==== Kaynak metin

Haftanın notları: Deprem bölgesi ‘avcı’ları...
Politika bu olmasın!
Gündelik hayatımızda kimsenin "doğru" görmediği tutumları sırf "Politika sahnesidir, normaldir" diyebileceğimiz bir gevşeklik seviyesine çekmemeliyiz.
Tutarsızlığın normalleştirilmesini hayatımızın hiçbir alanında kabul etmiyorsak, politikada niye kabul edelim?
Hem içinde bulunduğun çevreyi "pusucular" olarak tarif edeceksin hem de bunu söyledikten hemen sonra aralarına geri döneceksin...
Gençlere kötü örnek olmak diyorlar ya, böyle bir şey...
***
Deprem bölgesinde elinde kamerayla dolaşıp her şeyi görüntülemeye kalkanlar artık halktan ciddi bir tepki görüyorlar.Tepki gösterenler haklılar.

========

Görevler –
1. Haftanın notları yazısında "Politika bu olmasın!" sözleriyle başlayıp "böyle bir şey..." sözleriyle biten bölümü aynen çoğaltın.
2. Haftanın notları yazısının bir sonraki bölümünü, gösterilen son cümlenin ardından yazarak tamamlayın.
Bu satırlara ihtiyaç yoktur.

==== Sağlanan veriler

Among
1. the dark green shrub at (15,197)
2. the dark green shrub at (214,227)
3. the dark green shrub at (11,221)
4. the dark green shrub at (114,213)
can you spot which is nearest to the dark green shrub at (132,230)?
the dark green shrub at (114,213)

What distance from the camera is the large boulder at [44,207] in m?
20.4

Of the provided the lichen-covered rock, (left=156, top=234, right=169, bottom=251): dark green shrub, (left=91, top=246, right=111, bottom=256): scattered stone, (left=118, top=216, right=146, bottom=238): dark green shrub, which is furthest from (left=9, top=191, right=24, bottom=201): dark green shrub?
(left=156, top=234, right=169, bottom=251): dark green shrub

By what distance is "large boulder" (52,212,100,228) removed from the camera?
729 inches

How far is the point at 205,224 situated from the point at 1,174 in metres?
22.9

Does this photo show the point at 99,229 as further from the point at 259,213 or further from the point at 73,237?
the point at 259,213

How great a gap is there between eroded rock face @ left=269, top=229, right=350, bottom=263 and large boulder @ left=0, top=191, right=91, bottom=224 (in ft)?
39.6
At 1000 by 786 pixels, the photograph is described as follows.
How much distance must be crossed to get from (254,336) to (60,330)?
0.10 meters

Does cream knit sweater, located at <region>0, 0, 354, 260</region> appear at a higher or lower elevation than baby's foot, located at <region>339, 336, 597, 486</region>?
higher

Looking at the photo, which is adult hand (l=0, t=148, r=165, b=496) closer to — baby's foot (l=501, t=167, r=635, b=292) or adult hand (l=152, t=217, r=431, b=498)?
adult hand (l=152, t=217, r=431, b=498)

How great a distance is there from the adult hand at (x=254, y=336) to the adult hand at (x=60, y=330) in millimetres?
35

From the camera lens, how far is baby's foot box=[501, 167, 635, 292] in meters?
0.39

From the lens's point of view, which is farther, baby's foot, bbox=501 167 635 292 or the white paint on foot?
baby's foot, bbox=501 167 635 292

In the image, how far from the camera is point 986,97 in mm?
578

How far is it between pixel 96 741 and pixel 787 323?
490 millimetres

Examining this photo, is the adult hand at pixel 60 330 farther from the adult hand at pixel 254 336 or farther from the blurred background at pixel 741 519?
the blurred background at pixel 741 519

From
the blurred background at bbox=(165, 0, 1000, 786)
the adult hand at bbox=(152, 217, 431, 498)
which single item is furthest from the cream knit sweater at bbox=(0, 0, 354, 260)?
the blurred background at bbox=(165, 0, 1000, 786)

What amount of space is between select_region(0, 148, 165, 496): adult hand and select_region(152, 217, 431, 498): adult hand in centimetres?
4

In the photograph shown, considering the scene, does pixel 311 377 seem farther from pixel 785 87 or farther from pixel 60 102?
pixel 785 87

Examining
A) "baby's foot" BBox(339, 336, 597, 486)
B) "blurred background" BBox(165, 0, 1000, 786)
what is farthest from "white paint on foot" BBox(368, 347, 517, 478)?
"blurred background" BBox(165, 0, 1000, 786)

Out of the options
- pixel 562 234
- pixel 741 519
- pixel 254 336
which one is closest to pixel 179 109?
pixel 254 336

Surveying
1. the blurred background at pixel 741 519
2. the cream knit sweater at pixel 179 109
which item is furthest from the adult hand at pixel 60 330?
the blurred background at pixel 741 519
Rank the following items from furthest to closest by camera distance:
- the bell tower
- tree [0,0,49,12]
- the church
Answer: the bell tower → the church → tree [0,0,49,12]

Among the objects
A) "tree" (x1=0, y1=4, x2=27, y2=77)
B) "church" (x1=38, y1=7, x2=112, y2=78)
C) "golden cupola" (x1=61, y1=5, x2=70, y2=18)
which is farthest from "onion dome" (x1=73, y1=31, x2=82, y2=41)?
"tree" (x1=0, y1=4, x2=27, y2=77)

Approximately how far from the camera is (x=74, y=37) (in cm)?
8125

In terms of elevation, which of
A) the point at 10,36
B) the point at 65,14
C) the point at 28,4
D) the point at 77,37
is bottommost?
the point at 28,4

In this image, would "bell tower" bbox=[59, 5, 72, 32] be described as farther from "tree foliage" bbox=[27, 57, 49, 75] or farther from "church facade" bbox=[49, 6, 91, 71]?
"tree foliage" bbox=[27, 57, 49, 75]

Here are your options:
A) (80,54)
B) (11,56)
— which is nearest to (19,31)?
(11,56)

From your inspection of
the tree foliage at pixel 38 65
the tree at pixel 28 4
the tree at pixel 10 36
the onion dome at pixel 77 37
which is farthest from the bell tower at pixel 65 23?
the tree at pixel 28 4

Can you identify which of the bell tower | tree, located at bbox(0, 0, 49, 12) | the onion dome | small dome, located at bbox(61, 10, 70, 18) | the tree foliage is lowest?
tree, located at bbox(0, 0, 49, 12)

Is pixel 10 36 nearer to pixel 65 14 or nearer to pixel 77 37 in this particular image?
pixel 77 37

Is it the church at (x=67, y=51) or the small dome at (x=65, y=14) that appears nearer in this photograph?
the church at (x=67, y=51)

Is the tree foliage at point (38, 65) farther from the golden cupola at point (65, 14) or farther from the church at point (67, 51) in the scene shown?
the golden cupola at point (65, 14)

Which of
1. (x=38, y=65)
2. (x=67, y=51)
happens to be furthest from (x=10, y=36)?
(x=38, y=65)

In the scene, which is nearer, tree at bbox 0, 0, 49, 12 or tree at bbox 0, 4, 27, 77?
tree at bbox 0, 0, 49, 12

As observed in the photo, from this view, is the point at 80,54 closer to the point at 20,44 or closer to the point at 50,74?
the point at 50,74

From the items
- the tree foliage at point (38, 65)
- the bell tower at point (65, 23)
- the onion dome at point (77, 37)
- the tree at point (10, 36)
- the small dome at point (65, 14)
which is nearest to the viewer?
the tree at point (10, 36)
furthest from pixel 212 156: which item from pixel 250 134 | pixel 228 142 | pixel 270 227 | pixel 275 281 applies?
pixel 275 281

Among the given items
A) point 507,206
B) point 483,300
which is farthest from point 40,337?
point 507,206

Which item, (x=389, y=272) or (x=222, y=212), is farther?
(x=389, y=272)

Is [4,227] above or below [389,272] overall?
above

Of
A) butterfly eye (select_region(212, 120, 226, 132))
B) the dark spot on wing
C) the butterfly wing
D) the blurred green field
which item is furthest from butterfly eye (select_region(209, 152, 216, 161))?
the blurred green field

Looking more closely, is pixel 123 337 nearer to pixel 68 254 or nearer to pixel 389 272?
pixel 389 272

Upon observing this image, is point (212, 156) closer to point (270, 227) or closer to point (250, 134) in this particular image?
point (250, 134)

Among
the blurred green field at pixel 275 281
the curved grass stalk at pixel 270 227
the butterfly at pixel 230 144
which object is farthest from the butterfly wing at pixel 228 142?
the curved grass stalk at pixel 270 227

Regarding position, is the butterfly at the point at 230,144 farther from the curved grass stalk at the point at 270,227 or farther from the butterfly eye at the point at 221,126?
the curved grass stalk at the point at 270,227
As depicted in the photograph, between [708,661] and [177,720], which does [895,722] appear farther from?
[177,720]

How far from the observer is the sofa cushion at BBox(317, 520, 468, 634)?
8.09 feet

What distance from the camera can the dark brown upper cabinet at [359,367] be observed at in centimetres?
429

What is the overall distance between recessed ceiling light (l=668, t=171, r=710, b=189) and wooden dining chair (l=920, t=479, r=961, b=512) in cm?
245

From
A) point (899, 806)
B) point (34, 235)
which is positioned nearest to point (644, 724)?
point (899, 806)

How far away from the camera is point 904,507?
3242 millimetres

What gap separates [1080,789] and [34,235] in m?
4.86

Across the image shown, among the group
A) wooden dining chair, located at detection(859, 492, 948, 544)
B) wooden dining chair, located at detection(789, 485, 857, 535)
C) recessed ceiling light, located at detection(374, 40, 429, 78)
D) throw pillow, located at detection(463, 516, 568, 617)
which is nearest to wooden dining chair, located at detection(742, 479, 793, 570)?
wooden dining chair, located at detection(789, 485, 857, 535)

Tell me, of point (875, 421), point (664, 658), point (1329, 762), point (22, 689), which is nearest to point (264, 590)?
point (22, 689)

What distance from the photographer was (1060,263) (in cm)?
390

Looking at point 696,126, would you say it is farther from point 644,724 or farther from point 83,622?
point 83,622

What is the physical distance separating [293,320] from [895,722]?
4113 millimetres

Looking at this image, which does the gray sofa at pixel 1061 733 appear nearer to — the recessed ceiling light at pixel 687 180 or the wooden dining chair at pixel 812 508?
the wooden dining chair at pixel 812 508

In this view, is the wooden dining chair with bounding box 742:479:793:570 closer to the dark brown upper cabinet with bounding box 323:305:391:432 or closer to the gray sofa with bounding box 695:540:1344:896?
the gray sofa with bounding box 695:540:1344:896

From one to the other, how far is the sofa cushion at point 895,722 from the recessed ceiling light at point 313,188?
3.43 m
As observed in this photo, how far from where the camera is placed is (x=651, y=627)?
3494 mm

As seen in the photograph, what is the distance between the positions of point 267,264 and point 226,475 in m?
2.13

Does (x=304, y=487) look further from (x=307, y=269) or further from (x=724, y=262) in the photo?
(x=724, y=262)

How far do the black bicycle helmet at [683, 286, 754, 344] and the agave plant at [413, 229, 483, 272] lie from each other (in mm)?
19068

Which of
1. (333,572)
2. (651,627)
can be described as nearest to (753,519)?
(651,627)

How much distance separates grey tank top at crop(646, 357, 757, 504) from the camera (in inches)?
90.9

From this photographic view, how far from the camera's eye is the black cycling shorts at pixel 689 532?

========

Yazılı yanıtlar –
1.
Politika bu olmasın!
Gündelik hayatımızda kimsenin "doğru" görmediği tutumları sırf "Politika sahnesidir, normaldir" diyebileceğimiz bir gevşeklik seviyesine çekmemeliyiz.
Tutarsızlığın normalleştirilmesini hayatımızın hiçbir alanında kabul etmiyorsak, politikada niye kabul edelim?
Hem içinde bulunduğun çevreyi "pusucular" olarak tarif edeceksin hem de bunu söyledikten hemen sonra aralarına geri döneceksin...
Gençlere kötü örnek olmak diyorlar ya, böyle bir şey...

2.
İnsanların rastgele fotoğrafını çekmekte neredeyse örtülü bir "şiddet" yok mu?
Bazen sadece insanların değil, enkazların veya çadır kentlerin manzarasını görüntülemek de masum bir iş olmaktan çıkabiliyor.
İşi iyice "afet turisti" gibi ortalıkta dolaşıp fotoğraflamaya çevirmek nedir Allah aşkına?
***
Görüntülemek ile şiddet arasındaki bağlantıdan bahsedince ister istemez aklıma Susan Sontag geliyor...Bilen bilir, Amerikalı yazar bu konuya çok kafa yormuş, okurlarını da düşündürmüştü.
"Nasıl bir kamera, silahın dönüşmüş hâliyse, birinin fotoğrafını çekmek de cinayetin dönüşmüş hâlidir" demişti Sontag.
Retoriği abartmış diyebilirsiniz...
Fakat şu nokta kesinlikle doğru: Görüntü alanla görüntüsü alınan arasındaki mesafede, yine Sontag'ın deyimiyle "yırtıcı bir şey" var.
Özellikle canı yanmış insanların arasında elinde kamerayla dolaşırken özenli olmak, bir "avcı" gibi davranmamak, o mesafeyi iyice açmamak gerek...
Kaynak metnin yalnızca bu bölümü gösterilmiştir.